Nnaji won a Minnesota state championship at Hopkins High School before joining Arizona, but Tubelis has an even stronger resume.

The 6-foot-9, 227-pound forward averaged 16.5 points per game for Perlas Vilinius in the NKL, Lithuania’s second-best professional league, this season. Tubelis shot 50 percent from the field and grabbed 6.2 boards per game, despite competing against men.

When Tubelis competed against players his own age in the junior league, he averaged 20.5 points and 12.5 rebounds across four games while shooting 64 percent from the field.

Tubelis has also represented Lithuania on the FIBA circuit and, what do you know, he dominated there too, leading his country in scoring (14.9 PPG) and rebounding (12.6 RPG) at the U18 European Championships.
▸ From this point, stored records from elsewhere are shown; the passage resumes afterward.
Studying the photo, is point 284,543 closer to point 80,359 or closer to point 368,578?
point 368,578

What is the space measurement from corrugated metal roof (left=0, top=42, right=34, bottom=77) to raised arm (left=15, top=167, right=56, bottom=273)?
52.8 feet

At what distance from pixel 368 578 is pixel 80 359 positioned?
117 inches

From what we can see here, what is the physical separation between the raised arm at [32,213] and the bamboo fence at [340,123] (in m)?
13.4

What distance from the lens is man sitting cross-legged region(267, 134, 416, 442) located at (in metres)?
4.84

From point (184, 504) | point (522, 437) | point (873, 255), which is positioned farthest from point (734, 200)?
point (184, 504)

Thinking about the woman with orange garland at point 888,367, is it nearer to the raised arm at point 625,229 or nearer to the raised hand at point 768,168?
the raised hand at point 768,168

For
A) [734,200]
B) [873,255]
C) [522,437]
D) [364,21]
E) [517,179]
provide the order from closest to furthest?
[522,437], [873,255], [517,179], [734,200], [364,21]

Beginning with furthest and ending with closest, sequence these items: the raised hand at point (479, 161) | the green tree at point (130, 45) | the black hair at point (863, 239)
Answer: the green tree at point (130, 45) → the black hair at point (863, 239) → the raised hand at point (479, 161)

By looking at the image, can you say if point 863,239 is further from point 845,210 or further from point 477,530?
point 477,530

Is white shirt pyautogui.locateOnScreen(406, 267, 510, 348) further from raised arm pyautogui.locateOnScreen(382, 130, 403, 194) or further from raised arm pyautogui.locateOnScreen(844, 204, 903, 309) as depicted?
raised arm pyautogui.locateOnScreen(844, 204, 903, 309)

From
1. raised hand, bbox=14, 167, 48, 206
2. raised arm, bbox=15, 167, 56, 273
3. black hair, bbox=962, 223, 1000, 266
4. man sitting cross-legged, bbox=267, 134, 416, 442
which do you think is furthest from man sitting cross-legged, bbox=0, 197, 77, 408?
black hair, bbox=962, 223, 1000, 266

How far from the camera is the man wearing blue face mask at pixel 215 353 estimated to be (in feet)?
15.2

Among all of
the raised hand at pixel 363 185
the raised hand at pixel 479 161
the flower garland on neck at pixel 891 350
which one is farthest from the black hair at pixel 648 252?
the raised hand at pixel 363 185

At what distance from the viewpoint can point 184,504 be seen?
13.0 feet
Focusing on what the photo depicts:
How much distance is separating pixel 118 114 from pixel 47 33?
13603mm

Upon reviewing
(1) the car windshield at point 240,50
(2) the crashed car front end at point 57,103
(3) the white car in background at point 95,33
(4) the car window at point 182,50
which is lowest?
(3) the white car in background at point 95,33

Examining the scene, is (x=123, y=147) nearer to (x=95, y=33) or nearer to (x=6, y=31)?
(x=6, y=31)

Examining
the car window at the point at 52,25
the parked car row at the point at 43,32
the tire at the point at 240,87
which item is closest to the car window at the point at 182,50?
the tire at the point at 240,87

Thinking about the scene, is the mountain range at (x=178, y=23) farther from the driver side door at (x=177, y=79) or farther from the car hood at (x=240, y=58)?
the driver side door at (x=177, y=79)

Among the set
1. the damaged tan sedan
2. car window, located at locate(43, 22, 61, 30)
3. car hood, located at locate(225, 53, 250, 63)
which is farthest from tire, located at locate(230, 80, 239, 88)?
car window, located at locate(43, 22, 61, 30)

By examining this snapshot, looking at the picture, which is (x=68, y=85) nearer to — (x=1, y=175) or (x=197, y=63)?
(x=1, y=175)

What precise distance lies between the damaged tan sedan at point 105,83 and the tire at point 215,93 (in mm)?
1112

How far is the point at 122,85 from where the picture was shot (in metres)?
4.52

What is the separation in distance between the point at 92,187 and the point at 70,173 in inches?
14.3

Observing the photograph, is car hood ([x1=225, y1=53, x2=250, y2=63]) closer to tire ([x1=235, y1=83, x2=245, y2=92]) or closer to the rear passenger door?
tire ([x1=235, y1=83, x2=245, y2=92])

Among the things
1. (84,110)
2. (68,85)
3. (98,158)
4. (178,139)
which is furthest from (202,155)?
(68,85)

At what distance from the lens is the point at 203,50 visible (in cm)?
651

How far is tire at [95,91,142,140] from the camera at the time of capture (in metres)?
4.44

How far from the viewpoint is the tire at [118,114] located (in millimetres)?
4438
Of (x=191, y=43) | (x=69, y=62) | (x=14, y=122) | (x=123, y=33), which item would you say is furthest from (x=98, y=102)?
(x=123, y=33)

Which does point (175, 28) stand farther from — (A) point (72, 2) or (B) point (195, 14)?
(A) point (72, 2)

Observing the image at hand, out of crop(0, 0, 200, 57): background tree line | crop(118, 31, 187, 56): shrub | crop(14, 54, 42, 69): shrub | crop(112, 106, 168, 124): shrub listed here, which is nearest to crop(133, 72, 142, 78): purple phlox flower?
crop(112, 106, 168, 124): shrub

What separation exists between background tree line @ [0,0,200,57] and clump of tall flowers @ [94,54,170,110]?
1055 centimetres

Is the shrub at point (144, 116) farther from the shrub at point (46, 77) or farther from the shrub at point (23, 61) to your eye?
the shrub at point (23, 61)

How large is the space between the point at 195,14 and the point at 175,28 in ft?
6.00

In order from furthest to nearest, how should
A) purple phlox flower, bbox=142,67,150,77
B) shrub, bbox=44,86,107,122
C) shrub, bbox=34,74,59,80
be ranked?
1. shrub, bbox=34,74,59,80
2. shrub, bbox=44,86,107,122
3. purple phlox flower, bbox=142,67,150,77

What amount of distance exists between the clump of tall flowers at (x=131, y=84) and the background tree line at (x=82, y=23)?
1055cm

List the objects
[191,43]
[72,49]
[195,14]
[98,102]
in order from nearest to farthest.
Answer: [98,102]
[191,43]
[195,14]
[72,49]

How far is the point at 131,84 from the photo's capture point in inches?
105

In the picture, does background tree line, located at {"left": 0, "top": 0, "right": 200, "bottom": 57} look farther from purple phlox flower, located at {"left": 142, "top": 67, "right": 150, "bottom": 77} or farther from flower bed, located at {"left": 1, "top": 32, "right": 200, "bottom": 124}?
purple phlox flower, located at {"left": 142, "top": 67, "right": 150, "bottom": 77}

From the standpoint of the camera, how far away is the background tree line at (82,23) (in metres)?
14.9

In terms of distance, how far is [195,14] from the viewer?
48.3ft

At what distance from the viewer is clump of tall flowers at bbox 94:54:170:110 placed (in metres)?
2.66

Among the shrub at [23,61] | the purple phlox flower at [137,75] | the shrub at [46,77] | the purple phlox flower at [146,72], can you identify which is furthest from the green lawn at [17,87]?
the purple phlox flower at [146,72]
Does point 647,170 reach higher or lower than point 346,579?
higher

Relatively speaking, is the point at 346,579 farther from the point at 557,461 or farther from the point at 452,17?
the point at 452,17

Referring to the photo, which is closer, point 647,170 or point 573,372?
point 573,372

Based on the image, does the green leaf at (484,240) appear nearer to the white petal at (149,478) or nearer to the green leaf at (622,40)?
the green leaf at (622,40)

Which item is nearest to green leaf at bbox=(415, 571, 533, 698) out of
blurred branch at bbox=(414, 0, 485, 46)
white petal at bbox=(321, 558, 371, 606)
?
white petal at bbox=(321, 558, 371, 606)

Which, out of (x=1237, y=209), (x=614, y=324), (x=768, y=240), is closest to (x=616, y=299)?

ESPN declared Tubelis as the top international prospect to go to college, where he should have a strong shot to be a day-one starter.

“The one thing about all of our guys that are that are coming in from the international game, they’ve been battle tested in FIBA,” Miller said. “They played for their country. They played against some great competition in Europe, they’ve traveled to the United States almost all of them. And I think they have a good feel for the game, so they’re not going to be a deer in headlights when it comes to college basketball.

“There’s certainly going to be an adjustment period but I think all of them come very well-coached, very well schooled and having played in a variety of competitive environments that will remind them of college. I think the more important part of it is the cultural adjustment, being a long way from home with the virus and making sure that we welcome them with open arms as a university, as a community, and as a basketball program.”